(Task goal) Put the lines below, from the line with "Does the photo" to the line with "705 centimetres", into a Markdown table with the columns "Number" and "Line", skipping blank lines. Number each line in order.
Start of Dataset records
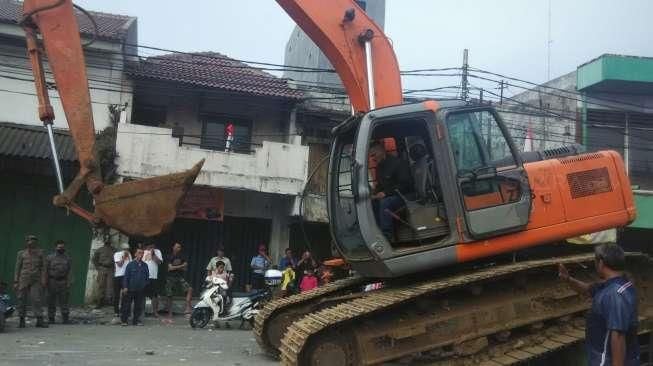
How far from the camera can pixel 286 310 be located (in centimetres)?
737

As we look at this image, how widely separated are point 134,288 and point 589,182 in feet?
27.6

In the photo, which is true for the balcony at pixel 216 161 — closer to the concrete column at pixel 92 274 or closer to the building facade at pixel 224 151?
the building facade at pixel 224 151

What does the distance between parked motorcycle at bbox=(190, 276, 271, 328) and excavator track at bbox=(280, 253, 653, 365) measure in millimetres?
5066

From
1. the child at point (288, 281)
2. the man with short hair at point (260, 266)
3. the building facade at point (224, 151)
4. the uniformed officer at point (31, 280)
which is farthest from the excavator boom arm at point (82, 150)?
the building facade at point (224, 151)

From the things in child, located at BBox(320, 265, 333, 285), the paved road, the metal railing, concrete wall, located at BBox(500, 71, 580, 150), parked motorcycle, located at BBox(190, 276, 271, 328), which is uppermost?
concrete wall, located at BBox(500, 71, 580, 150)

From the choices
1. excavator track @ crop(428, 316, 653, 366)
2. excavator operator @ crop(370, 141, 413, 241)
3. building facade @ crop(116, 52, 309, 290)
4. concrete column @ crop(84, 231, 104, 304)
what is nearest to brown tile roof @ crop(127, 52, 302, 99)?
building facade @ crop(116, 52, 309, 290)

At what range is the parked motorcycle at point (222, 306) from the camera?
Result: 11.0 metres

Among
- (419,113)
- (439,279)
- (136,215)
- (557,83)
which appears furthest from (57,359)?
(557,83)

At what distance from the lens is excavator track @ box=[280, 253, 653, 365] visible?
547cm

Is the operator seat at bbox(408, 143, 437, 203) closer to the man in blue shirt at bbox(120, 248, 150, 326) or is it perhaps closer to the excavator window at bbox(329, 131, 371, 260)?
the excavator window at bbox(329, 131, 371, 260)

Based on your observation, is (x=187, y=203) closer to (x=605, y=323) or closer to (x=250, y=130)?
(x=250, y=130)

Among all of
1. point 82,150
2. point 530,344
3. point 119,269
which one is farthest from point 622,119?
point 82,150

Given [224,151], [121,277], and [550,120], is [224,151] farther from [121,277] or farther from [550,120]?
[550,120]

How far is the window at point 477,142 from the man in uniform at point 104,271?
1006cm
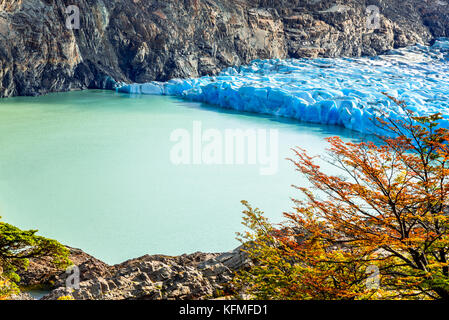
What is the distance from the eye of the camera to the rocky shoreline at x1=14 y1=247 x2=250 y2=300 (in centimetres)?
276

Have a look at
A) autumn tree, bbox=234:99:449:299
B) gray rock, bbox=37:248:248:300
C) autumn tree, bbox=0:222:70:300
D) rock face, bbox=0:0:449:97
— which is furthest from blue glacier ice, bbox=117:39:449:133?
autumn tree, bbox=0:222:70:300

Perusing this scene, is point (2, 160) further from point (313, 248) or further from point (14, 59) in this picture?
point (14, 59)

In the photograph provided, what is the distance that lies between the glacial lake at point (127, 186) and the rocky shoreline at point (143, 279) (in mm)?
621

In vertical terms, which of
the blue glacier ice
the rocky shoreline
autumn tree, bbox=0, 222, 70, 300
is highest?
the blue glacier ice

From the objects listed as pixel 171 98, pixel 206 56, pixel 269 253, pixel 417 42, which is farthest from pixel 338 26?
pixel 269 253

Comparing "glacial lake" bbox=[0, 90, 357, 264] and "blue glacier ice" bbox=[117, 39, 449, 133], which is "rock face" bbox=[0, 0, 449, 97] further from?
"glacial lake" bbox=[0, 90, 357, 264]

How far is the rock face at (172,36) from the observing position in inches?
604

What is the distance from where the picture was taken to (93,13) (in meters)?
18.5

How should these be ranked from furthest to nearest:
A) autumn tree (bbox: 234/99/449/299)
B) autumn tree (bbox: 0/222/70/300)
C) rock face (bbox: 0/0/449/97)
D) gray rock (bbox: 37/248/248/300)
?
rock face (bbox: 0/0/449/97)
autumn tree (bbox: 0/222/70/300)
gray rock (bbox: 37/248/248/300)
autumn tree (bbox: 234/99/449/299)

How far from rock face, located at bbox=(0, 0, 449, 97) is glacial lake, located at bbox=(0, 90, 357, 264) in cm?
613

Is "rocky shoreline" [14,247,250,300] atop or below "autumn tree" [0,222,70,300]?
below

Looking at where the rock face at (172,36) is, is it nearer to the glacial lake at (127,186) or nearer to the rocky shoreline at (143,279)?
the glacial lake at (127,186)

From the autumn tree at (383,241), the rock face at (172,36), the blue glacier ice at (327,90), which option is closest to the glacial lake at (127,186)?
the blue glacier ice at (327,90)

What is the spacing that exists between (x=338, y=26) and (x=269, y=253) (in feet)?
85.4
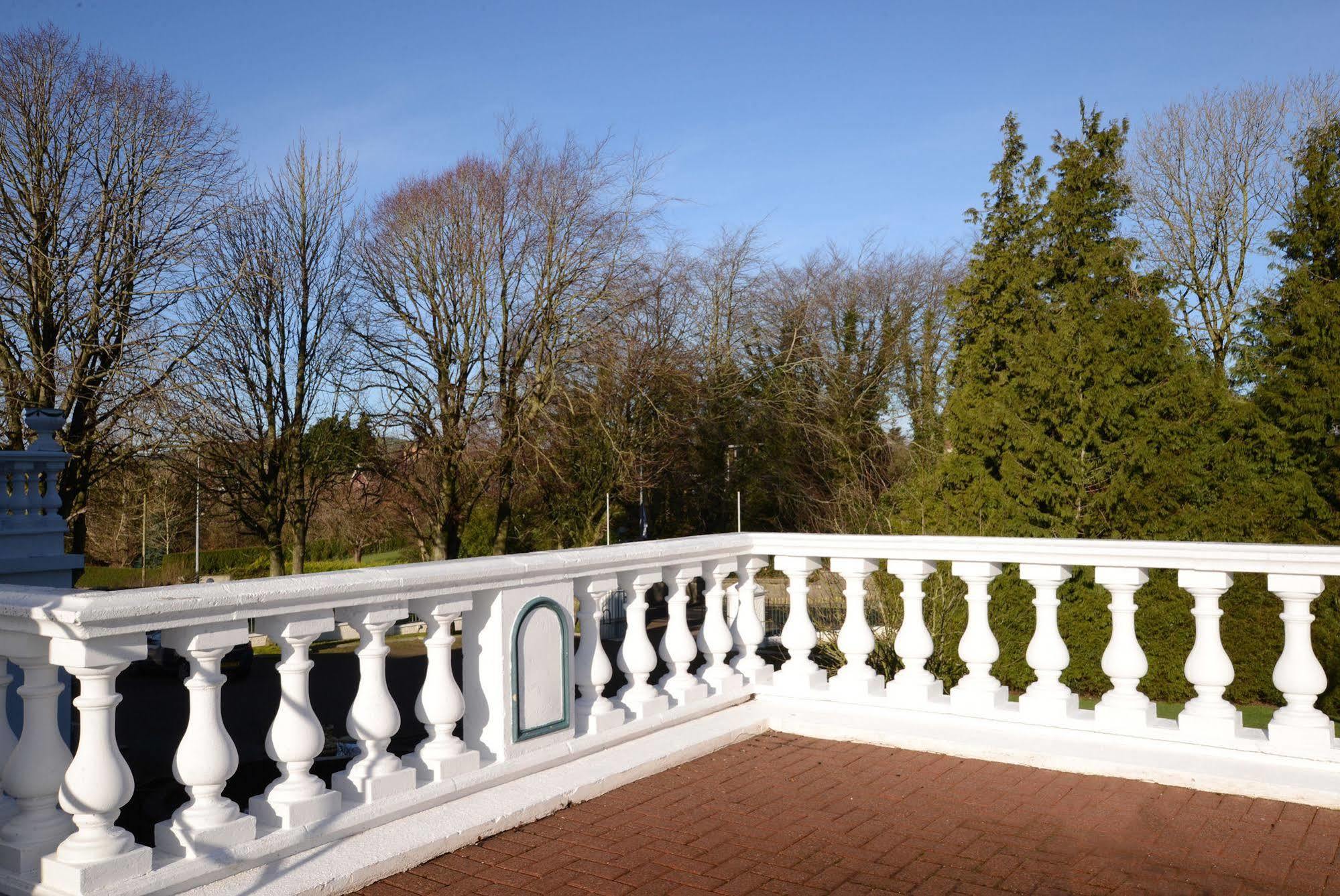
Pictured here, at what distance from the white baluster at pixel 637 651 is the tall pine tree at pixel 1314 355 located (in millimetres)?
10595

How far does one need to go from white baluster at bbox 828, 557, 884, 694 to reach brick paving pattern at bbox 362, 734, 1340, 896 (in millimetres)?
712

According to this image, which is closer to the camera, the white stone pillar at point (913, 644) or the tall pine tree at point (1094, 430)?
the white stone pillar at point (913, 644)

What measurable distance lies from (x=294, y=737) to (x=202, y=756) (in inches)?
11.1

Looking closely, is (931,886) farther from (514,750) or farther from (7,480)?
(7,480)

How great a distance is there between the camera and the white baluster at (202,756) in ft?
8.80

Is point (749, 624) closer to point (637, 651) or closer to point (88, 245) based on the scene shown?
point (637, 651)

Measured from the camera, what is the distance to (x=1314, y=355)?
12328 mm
End of Dataset records
Start of Dataset records
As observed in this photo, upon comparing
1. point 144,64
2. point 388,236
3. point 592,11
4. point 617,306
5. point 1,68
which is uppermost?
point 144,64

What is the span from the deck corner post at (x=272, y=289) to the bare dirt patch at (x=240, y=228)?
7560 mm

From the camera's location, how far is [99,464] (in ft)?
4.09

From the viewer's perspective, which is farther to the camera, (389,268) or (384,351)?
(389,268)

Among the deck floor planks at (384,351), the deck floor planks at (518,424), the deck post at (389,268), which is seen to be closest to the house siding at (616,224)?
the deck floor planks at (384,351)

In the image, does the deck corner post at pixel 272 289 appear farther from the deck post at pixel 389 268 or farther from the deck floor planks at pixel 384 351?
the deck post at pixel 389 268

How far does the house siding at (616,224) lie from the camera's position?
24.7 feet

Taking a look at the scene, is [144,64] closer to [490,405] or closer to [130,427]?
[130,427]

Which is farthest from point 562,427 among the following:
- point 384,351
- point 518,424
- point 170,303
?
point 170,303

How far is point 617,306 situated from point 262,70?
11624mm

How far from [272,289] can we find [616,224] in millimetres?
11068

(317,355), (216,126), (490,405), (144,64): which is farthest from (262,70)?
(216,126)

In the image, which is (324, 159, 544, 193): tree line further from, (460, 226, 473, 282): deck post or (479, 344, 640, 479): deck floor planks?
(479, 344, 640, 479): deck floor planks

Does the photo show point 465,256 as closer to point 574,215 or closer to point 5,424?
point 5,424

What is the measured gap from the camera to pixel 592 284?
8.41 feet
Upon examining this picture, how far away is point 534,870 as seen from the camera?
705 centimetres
End of Dataset records
Start of Dataset records
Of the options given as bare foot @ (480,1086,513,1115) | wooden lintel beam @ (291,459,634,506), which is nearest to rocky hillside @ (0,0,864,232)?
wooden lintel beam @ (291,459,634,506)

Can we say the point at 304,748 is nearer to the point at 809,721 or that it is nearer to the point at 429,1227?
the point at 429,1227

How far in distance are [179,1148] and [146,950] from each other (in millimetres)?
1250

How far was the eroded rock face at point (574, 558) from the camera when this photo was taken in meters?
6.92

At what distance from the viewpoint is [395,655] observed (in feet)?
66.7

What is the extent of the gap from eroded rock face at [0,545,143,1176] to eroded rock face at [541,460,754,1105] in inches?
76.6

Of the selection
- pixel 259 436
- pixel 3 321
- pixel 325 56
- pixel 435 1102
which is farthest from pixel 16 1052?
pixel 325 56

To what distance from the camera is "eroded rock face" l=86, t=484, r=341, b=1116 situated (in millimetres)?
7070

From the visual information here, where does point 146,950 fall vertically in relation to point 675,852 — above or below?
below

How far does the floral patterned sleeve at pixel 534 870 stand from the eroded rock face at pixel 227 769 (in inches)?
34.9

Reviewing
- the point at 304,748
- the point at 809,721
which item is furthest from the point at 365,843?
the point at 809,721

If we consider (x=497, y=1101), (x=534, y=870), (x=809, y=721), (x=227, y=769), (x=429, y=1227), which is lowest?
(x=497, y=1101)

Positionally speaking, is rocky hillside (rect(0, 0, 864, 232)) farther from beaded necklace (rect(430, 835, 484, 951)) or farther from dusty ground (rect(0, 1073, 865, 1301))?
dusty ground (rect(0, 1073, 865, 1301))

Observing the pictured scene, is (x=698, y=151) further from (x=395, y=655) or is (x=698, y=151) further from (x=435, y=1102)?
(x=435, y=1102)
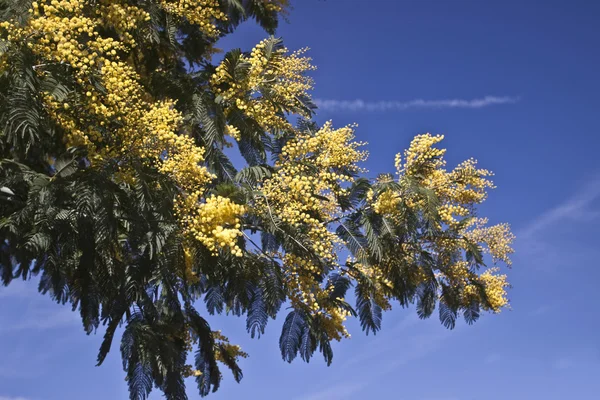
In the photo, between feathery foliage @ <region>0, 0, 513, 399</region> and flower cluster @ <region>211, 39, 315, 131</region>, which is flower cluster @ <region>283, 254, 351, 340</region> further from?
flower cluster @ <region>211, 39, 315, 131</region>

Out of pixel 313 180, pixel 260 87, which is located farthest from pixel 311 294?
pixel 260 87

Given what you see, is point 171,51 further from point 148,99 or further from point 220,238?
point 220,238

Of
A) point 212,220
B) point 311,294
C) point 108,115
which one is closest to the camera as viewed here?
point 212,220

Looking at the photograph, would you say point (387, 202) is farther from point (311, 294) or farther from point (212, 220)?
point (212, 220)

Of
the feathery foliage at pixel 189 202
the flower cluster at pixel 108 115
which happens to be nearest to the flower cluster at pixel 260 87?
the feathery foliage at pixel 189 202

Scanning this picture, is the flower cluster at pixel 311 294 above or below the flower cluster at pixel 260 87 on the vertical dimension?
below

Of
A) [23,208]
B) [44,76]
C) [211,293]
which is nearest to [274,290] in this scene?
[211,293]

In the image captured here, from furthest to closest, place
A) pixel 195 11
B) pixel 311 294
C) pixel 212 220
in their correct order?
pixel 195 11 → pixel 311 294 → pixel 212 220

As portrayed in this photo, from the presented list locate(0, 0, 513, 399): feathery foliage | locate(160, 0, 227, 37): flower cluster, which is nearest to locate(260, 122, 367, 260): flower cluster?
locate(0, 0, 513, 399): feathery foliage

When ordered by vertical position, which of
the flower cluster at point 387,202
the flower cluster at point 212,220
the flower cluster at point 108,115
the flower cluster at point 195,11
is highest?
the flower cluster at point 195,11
End of Dataset records
(Task answer)
| Number | Line |
|---|---|
| 1 | Does the photo show point 465,256 as closer to point 574,215 or closer to point 5,424? |
| 2 | point 5,424 |
| 3 | What is the measured gap from the camera to pixel 592 284? |
| 4 | 8.41 feet |
| 5 | Upon examining this picture, how far away is point 534,870 as seen from the camera? |
| 6 | 705 centimetres |